◆ **Work instructions**: In the post about getting the second Moderna shot, what work do the writer's son and daughter-in-law do?

◆ **Source extract**:
========

I shivered and sweated and now I am done with the aftermath of the 2nd Moderna vaccine shot. Funny things happen, when you THINK that things will begin to return to normal, after being fully vaccinated. First was the parody of all of us baby boomers getting our shots, on this past SNL. Yeah, it IS a big deal to my generation because we are more vulnerable BUT I want EVERYONE to get their shots, when things open up.
Today was a very good day because our son, in CT, was able to get his first vaccination, with our daughter-in-law to follow on the 8th. This means that they can have less trepidation about their careers; wedding photographers. Our daughter and Son-in-law were able to get theirs, well before us, because of THEIR jobs, in the dental industry. By all of our adult children getting vaccinated, we have more chances to get back together, once again.
We still run into stubborn, non-masked folks at the grocery store and I shun them, like they could be plague carriers. It’s always the big white men who seem to worry about feeling foolish in front of their counterparts, in my estimation. You just can’t seem to get through to them and this is why things will not return to normal, anytime soon, I fear.
The doctor in charge at the CDC is waving red flags all over the place and it brings me up short, when I think of how many people are NOT vaccinated and how many do not WANT to be vaccinated, because of some fear or another. No matter what I say about having lived through both types of measles and my being grateful that my kids and grands would never suffer that disease, it seems to fall on deaf ears of people who are convinced that they know better.
A friend, who always told me that she would never get a flu shot and had never gotten it was a part of a family who all got it. They survived and were lucky (several of my acquaintances have been through it) but my question is always whether they would take the vaccine, if it could stop the spread, right there and then.
I am gun shy, I admit it. I got an email from the organizers of our biggest and most important show of the year, with an attached survey about whether I would be up for a scaled down (weird) version of the event that we drove cross country for, in October of 2019. Of course I HAD to say yes to all of the scenarios but deep inside, I just was not sure what a smaller booth perhaps outside, would mean for the cost of traveling all of that way and with much less visible stock. Would people come, especially if there was a cap on attendance? Would you go? Who knows what will happen between now and October but things have to start somewhere and that is why I said YES to all of the possibilities, while harboring a certain amount of concern.
Will people take the shots, if they knew that it would mean that life could get back to some semblance of normal? Will YOU get the shots? Will you do it so that we can go to concerts and plays and fiber festivals? Will you even think of going to any of these things?
I had been folding down pages on river cruise wish books but hearing that France is in BIG TROUBLE again, makes me feel concerned about leaving the country. There have to be a subset of knuckleheads in every country that has Freedom built into their culture, to cause the virus to start going up, once again. Will we all have two toned faces, at home, when the summer sun hits those masks? Who needs lipstick, anyway? Seriously, I have a feeling that masks will become the norm, here, as it is in Asian countries.
We were in Santa Clara, last year, when this all began, and I did not hug anyone and used hand sanitizer regularly, after each transaction. Neither of us got sick, while many of my Foothills friends did. I still have not signed up for Stitches West, in Sacramento, but perhaps I will change my mind. Hell, I can sleep in my own bed every night, saving a fortune once spent on over priced hotels in the Santa Clara area. Phooey. My question is (I have asked this of some of my friends, who answered in the positive) if we do this, will you come?
Ah well, the sun is shining and all of our King Alfred Daffodils are standing tall in the light. I have gotten used to this ridiculous isolation but still long to be out, bare faced, with friends. Having the West Coast Family here for Easter is a start and I have a feeling that hugging my grandchildren will be the best tonic for what ails me. Really.

========

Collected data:
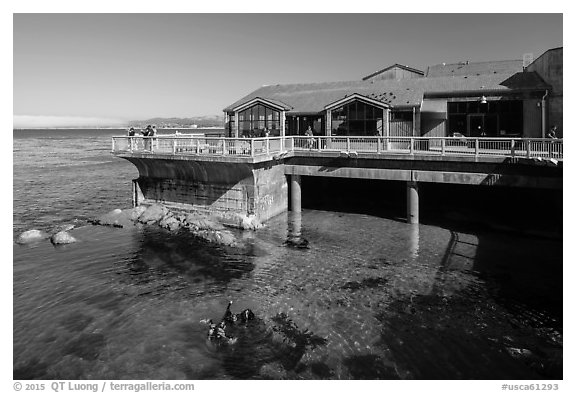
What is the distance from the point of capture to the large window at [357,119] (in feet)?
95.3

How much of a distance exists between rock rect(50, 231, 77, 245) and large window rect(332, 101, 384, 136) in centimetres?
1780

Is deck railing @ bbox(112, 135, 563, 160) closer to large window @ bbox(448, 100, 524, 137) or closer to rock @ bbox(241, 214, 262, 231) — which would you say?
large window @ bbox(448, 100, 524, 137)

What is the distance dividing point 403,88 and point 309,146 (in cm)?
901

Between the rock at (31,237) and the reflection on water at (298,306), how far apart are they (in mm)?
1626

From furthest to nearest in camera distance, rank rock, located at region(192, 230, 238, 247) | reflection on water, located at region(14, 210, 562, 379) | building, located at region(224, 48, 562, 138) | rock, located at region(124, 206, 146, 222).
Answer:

========

◆ **Response area**: They are wedding photographers.